2. Living with invisible conditions forces me to reckon with my own privilege.

Not everyone in the disability community has the same amount of privilege, and disability visibility can often affect how privileged people in the community are.  As someone with primarily invisible conditions, I can avoid certain ableist experiences that people with more visible disabilities often can’t — like being asked invasive questions in public, being spoken to with condescension, and facing hiring discrimination based on physical appearance.  Consequently, I try to remain mindful of my privilege when I enter disability-focused spaces, but sometimes I still struggle to see the benefits of being invisibly disabled, especially when I see my symptoms mitigated or invalidated.  Accepting my privilege and reconciling it with the challenges of living with an invisible disability will likely always be a work-in-progress.

3. It’s easier for me to share my experiences with invisible disabilities online than it is to share in person.
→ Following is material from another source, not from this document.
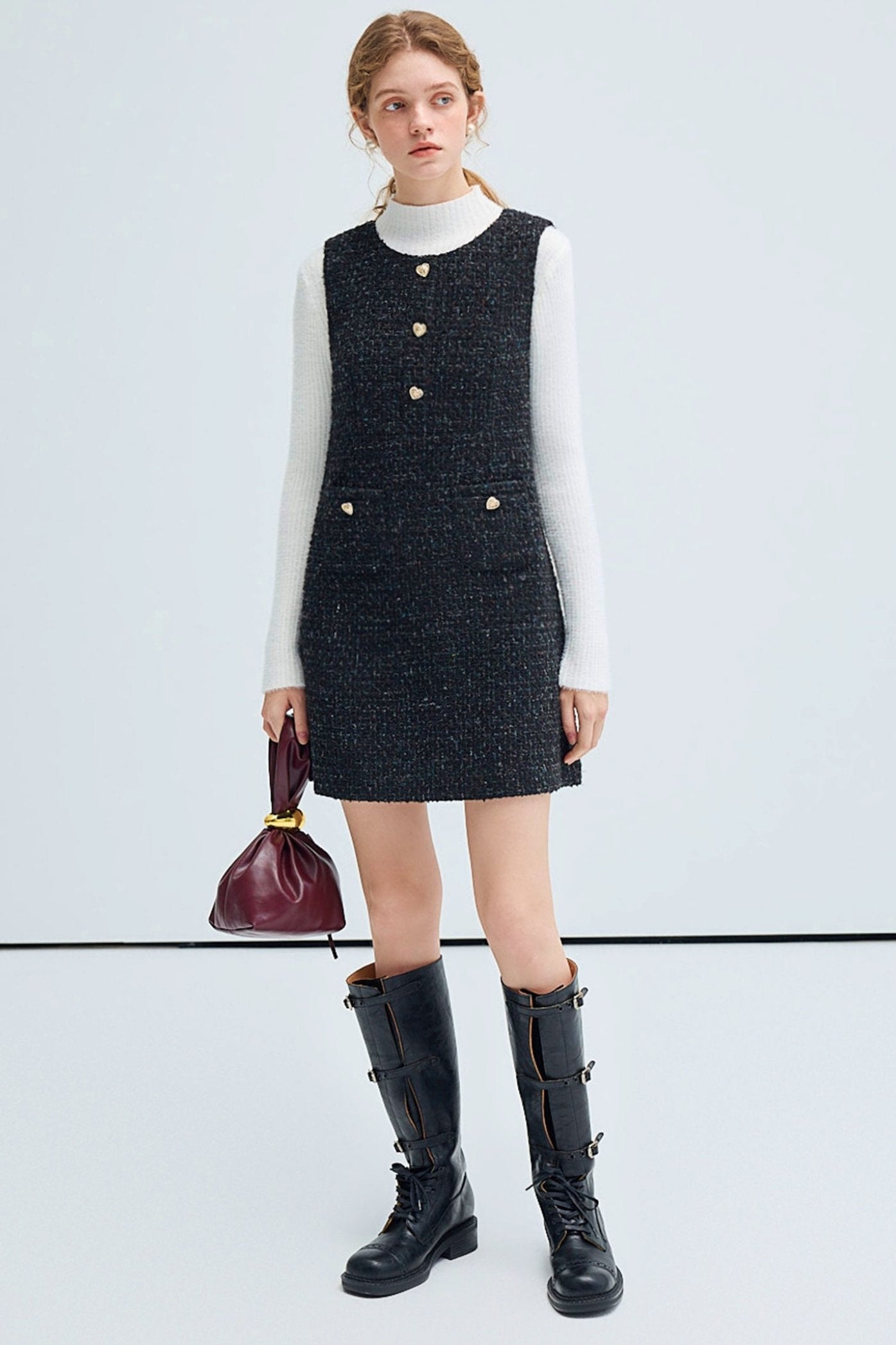 Heisenberg Romance French Style Wool Dress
I spent years trying to make my health conditions as invisible as possible in order to escape potential questions and judgments, but my decision to hide left me feeling closed-off and disconnected.  When I first opened up about my life with invisible conditions, I assumed that sharing my experiences online would be far easier than speaking to others about them in person.  Although opening up about my health online was extremely difficult at first, it became far easier with time — and the Internet soon became my disability “safe haven.”  However, I still struggle heavily with sharing my experiences in person and choosing to accept medical help for my conditions.  I’m still healing from my years of hiding my invisible disability experiences, but with time, growth, and acceptance, I’m slowly learning to open up wherever I may be.
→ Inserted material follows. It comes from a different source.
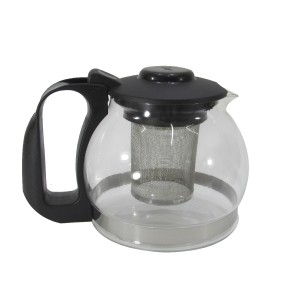 CHALEIRA DE VIDRO COM INFUSOR 1200ML + 04 XICARAS 150 ML PRETA VDA1506-PT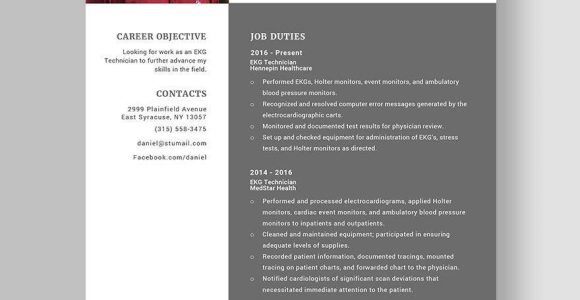 Sample Resume Of Health Technician Ekg Ekg Technician Resume Template – Word, Apple Pages Template …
4. Living with invisible disabilities can be hard.

When I was growing up, and my physical disability was more visible, I wrongly assumed that life with an invisible disability would be easier than the life I was living.  As time wore on and I began to present more “able-bodied,” though, I realized that living with invisible conditions is far from easy.  I’ve convinced myself that troubling symptoms aren’t significant because they aren’t visible, have been met with disbelief by people both inside and outside of the disability community, and have spent years gradually unpacking my relationship with my invisible conditions in therapy.  My experiences have made me mistrustful of medical professionals, uncertain of my future career success, and worried about how rapidly my health may change as I age.  Managing my invisible conditions — and how I perceive them — and balancing my “typical twentysomething” life can often be tremendously challenging.
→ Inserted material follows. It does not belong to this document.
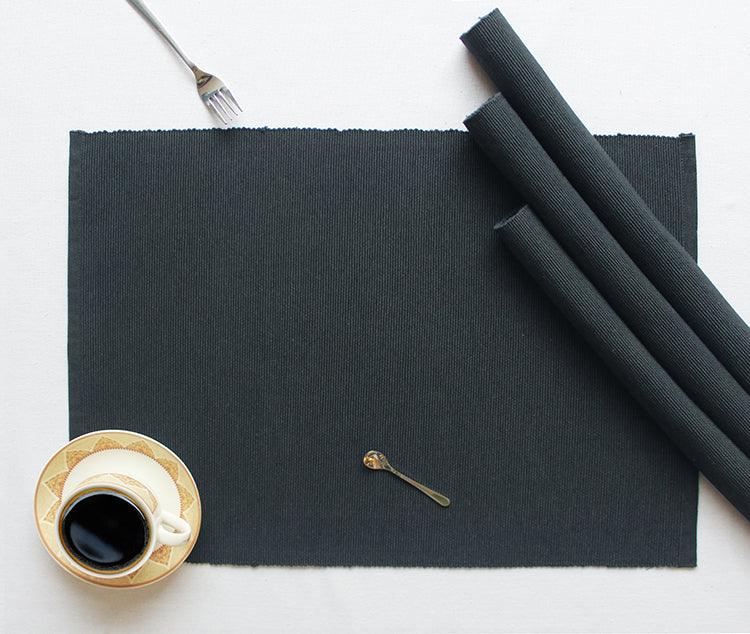 Cotton Solid Steel Grey Table Placemats Pack Of 4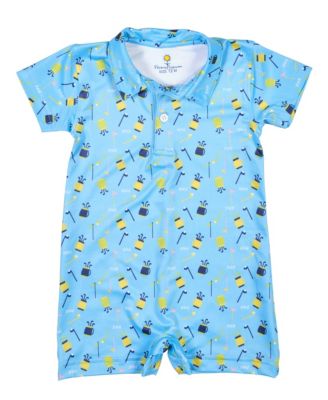 Baby Boy Golf Print Performance Knit Shortall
5. Sometimes I wish my invisible disabilities weren’t so invisible.

As someone who’s been both visibly and invisibly disabled, it can be easy to romanticize the more visibly disabled period of my life without fully recognizing how difficult it was.  On days when I’m in intense pain, am struggling with anxiety or depression symptoms, or feel deep in my eating disorder, I wish there were more visible signs that I’m not feeling my best.  I feel so much pressure to ignore my pain or push through my depression because I worry about how others will perceive me if I look healthy but share that I don’t feel physically or mentally well.  Even though I sometimes wish that my invisible conditions would stand out a little bit more, though, I have had moments in which I accept my circumstances and learn to be gentler on myself.  I’ve been visibly disabled, and I’ve been invisibly disabled, but no matter how my health looks, I’m learning to manage it day by day.